An estimated $20,000 worth of good and supplies were quickly collected for the Port St. Joe community, thanks Beach businesses and residents, including Pete's Time Out owner John Lallo, who organized the drive, and Cheney Brothers Inc., who donated a trailer, gas and a driver to deliver the goods to the Panhandle.

We thank everyone involved as we are firm believers in neighbor helping neighbor.

One of life's hardest lessons to accept, though, is that where most of look to give what we can, others look to see what they can take.

This is seldom more true than in the wake of a natural disaster.

According to numerous news accounts, looters are among those picking up the pieces in the wake of Hurricane Michael and the pieces they are scavenging are the scant leavings of the Category 4 storm that ravaged Mexico Beach in the Panhandle before making its way through parts of Georgia, the Carolinas and Virginia.

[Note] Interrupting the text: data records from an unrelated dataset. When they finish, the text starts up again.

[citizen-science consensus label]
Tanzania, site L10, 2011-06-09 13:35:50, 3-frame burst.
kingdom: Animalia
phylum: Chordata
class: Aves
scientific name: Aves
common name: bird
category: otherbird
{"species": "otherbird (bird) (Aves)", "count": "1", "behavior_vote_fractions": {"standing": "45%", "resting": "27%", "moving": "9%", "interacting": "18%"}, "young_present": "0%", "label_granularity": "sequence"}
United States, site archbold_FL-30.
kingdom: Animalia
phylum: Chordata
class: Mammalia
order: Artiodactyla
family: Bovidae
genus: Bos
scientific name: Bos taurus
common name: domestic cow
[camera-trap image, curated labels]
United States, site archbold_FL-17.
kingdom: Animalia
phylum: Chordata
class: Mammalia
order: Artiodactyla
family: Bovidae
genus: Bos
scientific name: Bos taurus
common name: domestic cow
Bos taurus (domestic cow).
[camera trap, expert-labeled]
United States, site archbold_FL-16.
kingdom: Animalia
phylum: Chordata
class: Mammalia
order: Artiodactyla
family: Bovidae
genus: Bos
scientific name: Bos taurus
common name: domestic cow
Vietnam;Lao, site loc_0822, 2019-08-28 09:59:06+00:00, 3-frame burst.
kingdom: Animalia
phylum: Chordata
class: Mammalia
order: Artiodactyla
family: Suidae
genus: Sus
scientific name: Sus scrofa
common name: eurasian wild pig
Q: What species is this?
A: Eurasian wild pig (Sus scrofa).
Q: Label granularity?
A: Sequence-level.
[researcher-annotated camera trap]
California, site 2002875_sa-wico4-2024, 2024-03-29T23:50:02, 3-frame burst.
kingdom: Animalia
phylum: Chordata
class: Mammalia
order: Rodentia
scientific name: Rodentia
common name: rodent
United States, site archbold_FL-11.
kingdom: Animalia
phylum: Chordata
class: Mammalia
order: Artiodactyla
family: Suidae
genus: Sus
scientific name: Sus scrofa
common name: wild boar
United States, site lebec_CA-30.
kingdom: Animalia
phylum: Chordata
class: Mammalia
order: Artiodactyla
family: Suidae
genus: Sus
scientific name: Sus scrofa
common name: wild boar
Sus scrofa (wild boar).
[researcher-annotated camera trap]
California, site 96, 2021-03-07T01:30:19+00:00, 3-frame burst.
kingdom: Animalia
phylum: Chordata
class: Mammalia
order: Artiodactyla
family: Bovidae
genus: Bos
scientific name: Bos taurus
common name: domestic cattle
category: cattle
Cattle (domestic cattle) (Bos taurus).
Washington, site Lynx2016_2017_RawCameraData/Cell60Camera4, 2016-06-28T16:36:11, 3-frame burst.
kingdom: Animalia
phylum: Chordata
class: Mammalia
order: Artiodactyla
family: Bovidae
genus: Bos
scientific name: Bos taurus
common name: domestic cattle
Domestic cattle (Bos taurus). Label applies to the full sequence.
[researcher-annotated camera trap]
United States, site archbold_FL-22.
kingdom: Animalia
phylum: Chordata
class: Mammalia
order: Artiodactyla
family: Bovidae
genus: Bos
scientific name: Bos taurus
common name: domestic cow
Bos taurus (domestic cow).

Looters are the overt face of humanity without heart.

The scammers are the more subtle thieves and law enforcement agencies and consumer advocacy groups are issuing their usual warnings: If you plan to give, give with care.

That means donating selectively though local groups and individuals known to step up in times of need or to known charities and organizations only.

The web is rift with fake groups hoping to siphon well-intentioned contributions for those sorely in need.

Last week we published online a short list of local organizations that are collecting donations, including cash donations, which allow for the greatest flexibility in meeting needs.

Among them are two solid standards, the Southern Gulf Chapter of the American Red Cross and the Harry Chapin Food Bank, both of which immediately mobilized with supplies and volunteers in the wake of the storm.

The American Red Cross suggests financial donations. Contributions may be made by visiting www.redcross.org/donate, or by texting Michael to 90999.

The Harry Chapin Food Bank is a member of Feeding Florida, the association of Florida's 12 food banks, all of which have responded to requests for assistance in the Panhandle.

Harry Chapin will be collecting monetary donations through the end of October.

Those who would like to make a contribution to Hurricane Michael relief and recovery efforts, can send a check or financial donation to the Harry Chapin Food Bank. Donations designated for Hurricane Michael relief will be passed on to Feeding Florida or sister food banks in the affected areas.

Send the donations to the Harry Chapin Food Bank Fort Myers or Naples locations:

-Fort Myers Distribution Center, 3760 Fowler St., Fort Myers, FL 33901

-Collier County Center, 3940 Prospect Ave., Unit 101, Naples, FL 34104

For those Beach residents planning to travel to Cape Coral for the last weekend of Oktoberfest, the German-American Club has added a disaster aid drive for victims of Hurricane Michael.

Free admission will available on Sunday only between noon and 3 p.m. to each person who brings in three or more non-perishable or disaster relief items.

Donations also can be dropped off at the club on Pine Island Road daily between 8 a.m. and 5 p.m.

For most of us, our reaction to tragedy is to give what we can.

For those still planning to give, we urge you to do so wisely so those in need - and only those in need - benefit.